> [FRAGMENTO SELECCIONADO]
===

En la liturgia latina de la Iglesia Católica para este domingo, XIX del tiempo Ordinario, se escucha esta frase que vale oro, pero que pasa desapercibida. Esta expresión no es para nada casual. De hecho se repite en otras partes del mismo evangelio y en las cartas joánicas: en el prólogo (1,18), Jn. 7,29 y 1 Jn. 4,12). Y por detrás está otro pasaje sin desperdicio alguno, referido al encuentro entre Dios y Moisés, el de Ex. 33, 20: “Pero mi rostro no podrás verlo; porque no puede el hombre verme y seguir viviendo”. Y no ver a alguien es, en definitiva, no conocerlo.

Si bien es cierto que se usa la expresión “a tal persona la conozco de vista”, se hace para contrastar un conocimiento de trato, en que se conoce su interioridad, sin embargo no nos contentamos tampoco con conocer de “oídas”. Y tampoco resulta convincente que alguien “a fulano de tal lo conozco solo por teléfono”. Es un conocimiento inseguro, suspicaz ¡Cuántos enredos no  ha habido entre gente que hace citas a ciegas, se conocen por correo o, últimamente, por Internet! Conocemos a alguien, en su misterio de revelación continua de su interioridad, cuando la tratamos, o sea, nos relacionamos verbalmente y de vista con esa persona con cierta profundidad.

En el caso de Dios es sumamente diciente. Porque podemos cultivar una relación continua con Él, sin que signifique realmente que lo hayamos visto. No lo conocemos de oídas, si le concedemos el lugar que le corresponde a su Palabra, que es su autorrevelación. De Dios conocemos lo que Él se ha complacido en comunicarnos en Jesús. Pero no porque lo hayamos visto. Lo que Él ha querido decirnos de sí mismo y su plan de salvación. Lo que Él ha tenido a bien revelarnos.

===

> [INFORMACIÓN PROPORCIONADA]
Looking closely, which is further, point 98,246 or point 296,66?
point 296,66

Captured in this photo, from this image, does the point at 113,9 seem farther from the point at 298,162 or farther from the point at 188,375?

===

> [INDICACIONES] Enumera las maneras de conocerse que, según el fragmento seleccionado, han provocado enredos entre la gente. Las líneas provienen de otra fuente.

> [RESPUESTA] Las citas a ciegas, el correo e Internet.